Michael Todd Landis
“This class will make you dangerous,” I tell my survey students at the start of every semester. “You will learn to ask questions, challenge the status quo, and think critically about the world around you.” Such skills and habits, I explain, will upset their friends, families, and neighbors, especially since they live in Texas, a state where the culture tends to emphasize conformity. “The people in your life don’t want you to ask questions or challenge their views. Instead, they want you to act like everyone else and accept society as it is given to you.” That’s not what my classes are about.
Aside from being good opening-day dramatics, my warnings are real. I firmly believe that our history classes should produce ethically engaged students—students who have an individually developed sense of justice; students willing to challenge and protest; students willing (and capable) of asking tough questions; students who will be leaders but who will also question leadership. Pursuing such a pedagogical strategy can be risky for the teacher. Many of my colleagues will say that we should “stick to the material” and not indulge in podium proselytizing. I agree, but only up to a point. I believe it is possible to inspire an activist spirit in students without indoctrinating them with our personal values. We can talk about justice, race, and rights—all the big issues—in ways that respect everyone’s viewpoint but also instill sympathy, passion, and a sense of urgency. We can, in short, help students develop their own ethical standards and inspire them to act according to those standards .
More worrisome than the nay-sayers is the problem of balancing discussion of deeper meanings with explanation of chronology (good, old-fashioned names, dates, and numbers). There simply isn’t enough time in a fourteen-week survey to cover the material and have debates about responsibility and judgement. Thus, every semester instructors must carefully choose which issues need to be emphasized and dissected, and which need to be set aside for an upper-level course. For instance, in the first half of the U.S. survey I have to choose between covering the battles of the Civil War and discussing the nuances of emancipation. For the past several semesters, I have favored the latter approach, though, as a Civil War scholar, it pains me to skip the exciting and gruesome details of war. I asked myself, “What do I want my students to come away with? What is more important to their education as an adult capable of thinking critically: a firm knowledge of Civil War battles, or an understanding of how millions of people achieved freedom and broke the grip of slavery?” If I spend time on the former, it would consist of names and dates that bore students. If I devote time to the latter, I can challenge their views of “freedom,” strike some blows at tired myths, and better train them to consider agency. In particular, attention is focused on slaves’ agency to perceive opportunity, take action, and effect change. Agency is a vital lesson that students can apply to their own lives. Individual action matters. Hence, a lesson on activism is tucked into a lesson on the Civil War.
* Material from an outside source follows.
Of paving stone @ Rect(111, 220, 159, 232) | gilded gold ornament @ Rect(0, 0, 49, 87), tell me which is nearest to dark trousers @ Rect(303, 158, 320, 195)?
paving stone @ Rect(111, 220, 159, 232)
I have carried my enthusiasm for student activism into a new upper-level course I debuted in the fall of 2015: “Slavery and the American South.” At the same time that protests of police brutality were occurring in Ferguson, Missouri, my class spent time discussing social justice, white supremacy, and resistance to authority. As a significant extra credit opportunity, I encouraged the students to research Historians against Slavery (HAS) (http://www.historiansagainstslavery.org/main/), make connections between class material and today’s news, and form a new student organization devoted to that end. The result, I am proud to say, was Texans against Slavery (TAS). Run entirely by students, their stated goal is to raise awareness of slavery and combat myths about slavery in American history. In addition, the students applied for and received a grant from The Free Project (http://www.thefreeproject.org/) to bring to campus Dr. Stacey Robertson, a leading scholar of nineteenth-century U.S. history and co-director of HAS. Dr. Robertson met with individual students and addressed a large gathering of students, faculty, and administrators on the work of HAS and how knowledge of history can be used to combat injustice. More important than Dr. Robertson’s visit, however, is the activist spirit the student organizers exhibited. They were excited about the possibilities for campus action and national coordination (with groups such as The Free Project and Allies against Slavery (AAS), http://www.alliesagainstslavery.org/). In April 2015, two members of TAS traveled to the state capitol to attend a major conference hosted by AAS and to learn ways to educate the public about unfree labor. They came to understand that the study of history can be far more than names and dates; it can be a vehicle for change and a weapon for justice.
My experience with TAS brings me back to my original point: using the classroom to produce student activists. Yes, it will irk some of your colleagues, and yes, it will require you to make painful cuts in the chronology, but creating ethically engaged students should be our goal. We should train them to think for themselves, make independent judgments about their own lives and the world around them, and act on their critically-examined values. In the words of Dr. James Stewart, founder of HAS, “What are the facts and the study of violence for anyway and why is it important to get them right unless it is to confront some deeper truth that resonates with our present concerns?” We should be producing thinkers, doers, and leaders—not memorizers and followers.
Dr. Michael Todd Landis, assistant professor of history at Tarleton State University and board member of Historians against Slavery, studies the intersection of slavery and politics in the nineteenth century United States and is the author of Northern Men with Southern Loyalties: The Democratic Party and the Sectional Crisis (2014 ).